[Document segment Boundary: Start]

And, in the midst of all that fun, there is also heartache. I have three friends battling cancer right now. All at varying stages. But it all hurts. It seems that the pendulum swings very high and very low this summer. On the one hand, we are enjoying a peaceful, relaxed, goofy summer with family and friends. And, hand in hand, are my constant thoughts and prayers for these three friends.
Soooo... how to write a post that swings so? I guess, like life, I will mix it up and let it swing...
Speaking of swinging... I love this band! And to my left is Lucie. I showed up unannounced in October for my first practice. I was scared. Talking a mile a minute and cracking jokes (also how I act when I'm comfortable and happy, so it can be difficult to tell the difference). But I was jumping-out-of-my-skin nervous. It had been 15 years since I had played the trombone. I was hoping I could still remember a Bflat scale... Lucie welcomed me with an easy smile, shared her music, joked about accidentals... and when I got completely lost in the middle of a song, put down my trombone and started laughing, she reassured me that she still had a hard time getting through that piece. Lucie really made the difference between falling in love with the band and running for door, never to return again....
Lucie is also one of my friends fighting cancer. She has a beautiful blog where she shares her journey. http://greenbananascancerblog.blogspot.com/ This summer has brought new symptoms for her. Including vomitting. Which, unfortunately, playing the trombone worsened. God, I hate cancer!
So our latest gatherings and goofiness have been missing Lucie. Our section just isn't the same without her there. Oh gosh! Don't get me wrong! We still have a great time.... Wacky, goofy fun, plenty of conversation, and honest caring for each other are still hallmarks of the the trombone section. We can make a joke out of anything. Like flute players who sit dangerously close to our slide ends. Or our conductor who has a difficult time cuing us with a straight face at a concert when we are all wearing party hats and stickers identifying us as "tbone" players. And we joke about ourselves. Constantly. Whenever our director's hands are down. And sometimes while they are still up....
Did I mention we eat cake?
And caring. The guys are a bit... ummm... protective. They work very hard to make sure Maggie and I aren't left alone for a concert. Each of the guys are planning to make a concert in August that is a stretch for them. Trying to protect us from playing alone, I guess. Or maybe protecting us from retaliation from the flute players? Or maybe they are protecting the band from us musically? You never know when that Bflat scale might be played. I might panic and head for that door...

[Document segment Boundary: End]
[Data to examine Boundary: Start]

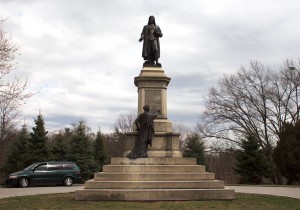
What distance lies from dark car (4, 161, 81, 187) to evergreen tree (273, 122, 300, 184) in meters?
13.6

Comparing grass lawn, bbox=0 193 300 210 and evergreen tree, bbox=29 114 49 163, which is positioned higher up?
evergreen tree, bbox=29 114 49 163

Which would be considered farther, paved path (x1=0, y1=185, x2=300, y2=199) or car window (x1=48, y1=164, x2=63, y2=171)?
car window (x1=48, y1=164, x2=63, y2=171)

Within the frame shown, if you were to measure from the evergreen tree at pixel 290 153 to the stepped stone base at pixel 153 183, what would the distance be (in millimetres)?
14063

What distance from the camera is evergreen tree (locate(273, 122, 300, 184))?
26.7 m

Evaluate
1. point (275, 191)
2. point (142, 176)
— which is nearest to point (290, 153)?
point (275, 191)

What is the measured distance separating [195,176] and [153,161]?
1655 mm

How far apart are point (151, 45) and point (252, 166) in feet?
58.5

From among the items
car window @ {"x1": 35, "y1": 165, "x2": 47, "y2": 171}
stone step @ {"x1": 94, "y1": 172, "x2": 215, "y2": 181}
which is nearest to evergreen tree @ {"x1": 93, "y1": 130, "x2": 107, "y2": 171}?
car window @ {"x1": 35, "y1": 165, "x2": 47, "y2": 171}

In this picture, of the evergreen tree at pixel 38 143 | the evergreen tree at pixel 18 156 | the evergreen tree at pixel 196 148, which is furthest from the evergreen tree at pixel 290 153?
the evergreen tree at pixel 18 156

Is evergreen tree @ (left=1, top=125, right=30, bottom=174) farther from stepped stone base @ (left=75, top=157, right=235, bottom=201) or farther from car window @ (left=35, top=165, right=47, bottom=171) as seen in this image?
stepped stone base @ (left=75, top=157, right=235, bottom=201)

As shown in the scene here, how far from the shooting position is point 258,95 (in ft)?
119

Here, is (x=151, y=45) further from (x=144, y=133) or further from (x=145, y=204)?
(x=145, y=204)

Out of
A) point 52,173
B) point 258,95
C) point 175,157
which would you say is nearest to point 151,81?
point 175,157

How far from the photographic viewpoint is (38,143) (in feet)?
112
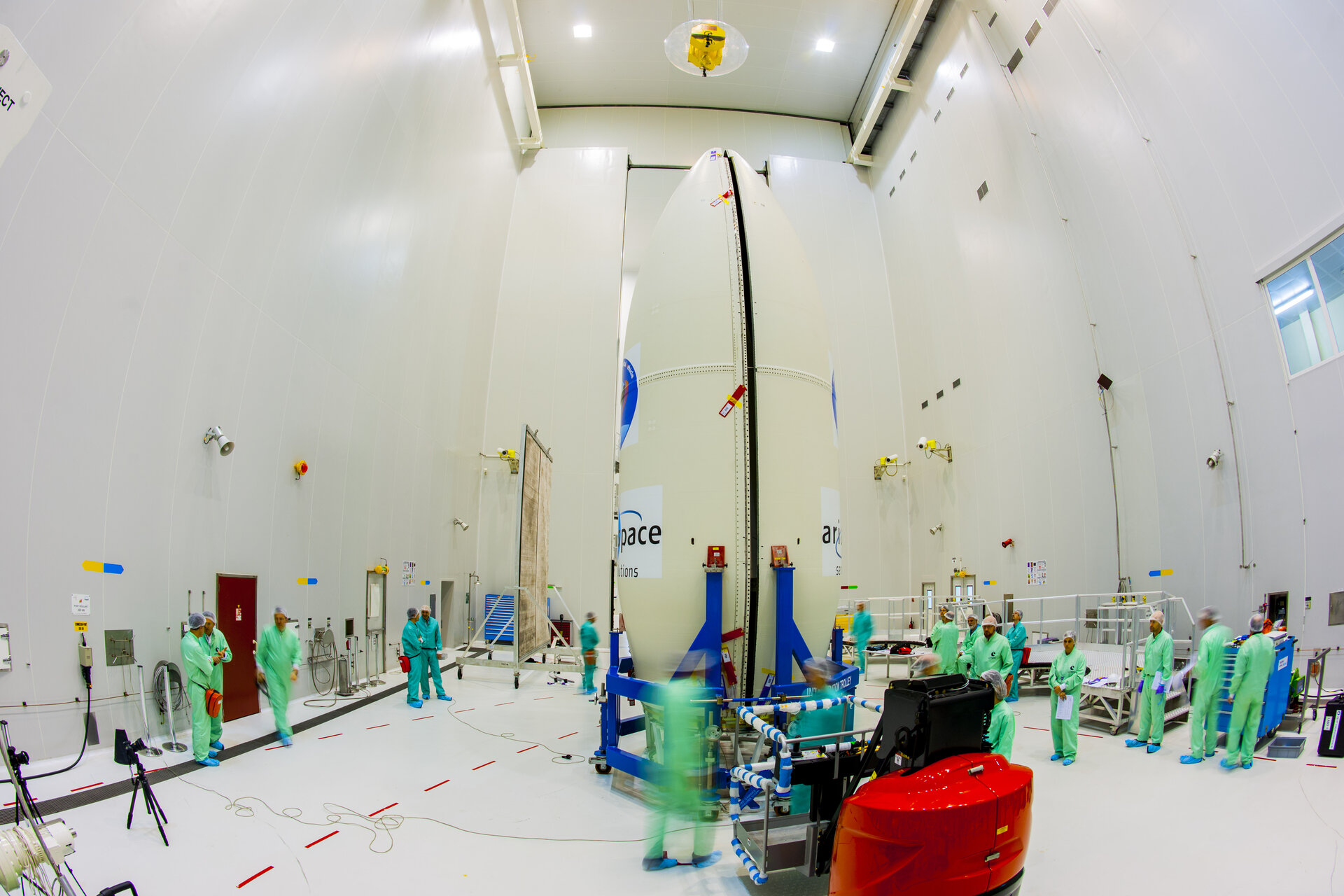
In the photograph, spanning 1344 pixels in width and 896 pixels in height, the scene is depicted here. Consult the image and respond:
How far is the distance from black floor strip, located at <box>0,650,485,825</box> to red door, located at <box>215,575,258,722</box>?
76cm

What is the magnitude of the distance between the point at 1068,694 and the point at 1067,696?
0.05 feet

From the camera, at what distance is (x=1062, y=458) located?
11594mm

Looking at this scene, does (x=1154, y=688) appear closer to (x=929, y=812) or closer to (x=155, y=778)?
(x=929, y=812)

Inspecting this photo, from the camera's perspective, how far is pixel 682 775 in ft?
13.6

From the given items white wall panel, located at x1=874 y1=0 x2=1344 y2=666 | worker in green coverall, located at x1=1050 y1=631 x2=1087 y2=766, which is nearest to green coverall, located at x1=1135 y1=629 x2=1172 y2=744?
worker in green coverall, located at x1=1050 y1=631 x2=1087 y2=766

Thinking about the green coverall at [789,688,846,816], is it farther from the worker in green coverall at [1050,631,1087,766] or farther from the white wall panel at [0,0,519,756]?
the white wall panel at [0,0,519,756]

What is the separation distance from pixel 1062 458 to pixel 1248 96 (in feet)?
19.3

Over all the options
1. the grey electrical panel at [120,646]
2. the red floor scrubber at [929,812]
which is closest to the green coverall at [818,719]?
the red floor scrubber at [929,812]

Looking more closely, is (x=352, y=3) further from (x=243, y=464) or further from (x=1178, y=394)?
(x=1178, y=394)

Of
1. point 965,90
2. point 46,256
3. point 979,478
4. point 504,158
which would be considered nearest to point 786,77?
point 965,90

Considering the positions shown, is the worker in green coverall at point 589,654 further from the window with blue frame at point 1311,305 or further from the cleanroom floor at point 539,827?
the window with blue frame at point 1311,305

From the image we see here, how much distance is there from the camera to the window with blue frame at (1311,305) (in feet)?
22.5

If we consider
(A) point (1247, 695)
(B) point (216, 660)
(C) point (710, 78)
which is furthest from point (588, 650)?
(C) point (710, 78)

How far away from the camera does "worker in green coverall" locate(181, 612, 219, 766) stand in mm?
5691
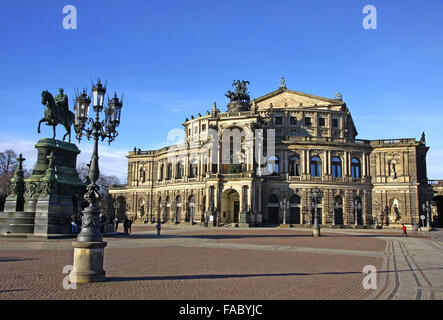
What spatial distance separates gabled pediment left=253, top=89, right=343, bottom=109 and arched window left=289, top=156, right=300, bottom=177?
1214 cm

[Data to examine Boundary: End]

▶ [Problem set]
[1] In the trombone blog post, how long had it been since the writer last played the trombone?
[2] Please write the next part of the trombone blog post, picking up after its final sentence.
This listing has nothing to do with the trombone blog post.

▶ [Results in order]
[1] 15 years

[2]
Unless I get a project in mind and decide to haul furniture all day. Claire (the kiddo on the horse) and I cleaned out our loft area above the garage. That loft has been many things over the past few years. From office to bedroom to party space. But most recently, ping pong and storage area. I love the ping pong! But the furniture storage was driving me nuts. So Claire gave me a hand and we took chairs and desks and beds and bureaus (mostly old yardsale finds) to donate. We laughed and talked and sweated and drove around all day. Gosh! I love summers with my kids!
Kids... their godmother is another of my friends fighting cancer. Again. This is the third and possibly fourth time the ugly beast has invaded her life. The first two times were 30+ and 20+ years ago. And again, it has been caught early. Her prognosis is good. The next couple of months are shaping up full of uncertainty, discomfort and fear for her, though. God, I hate cancer!
My third friend battling cancer, I saw at the post office the other day. We talked for nearly an hour. She has to stay close to home due to fatigue. And she is looking at another proceedure that will restrict her even further. I don't remember all the technical terms, but she can't even have visitors for an extended amount of time. The risk of infection is too high while her body fights to rebuild strength. God, I hate cancer!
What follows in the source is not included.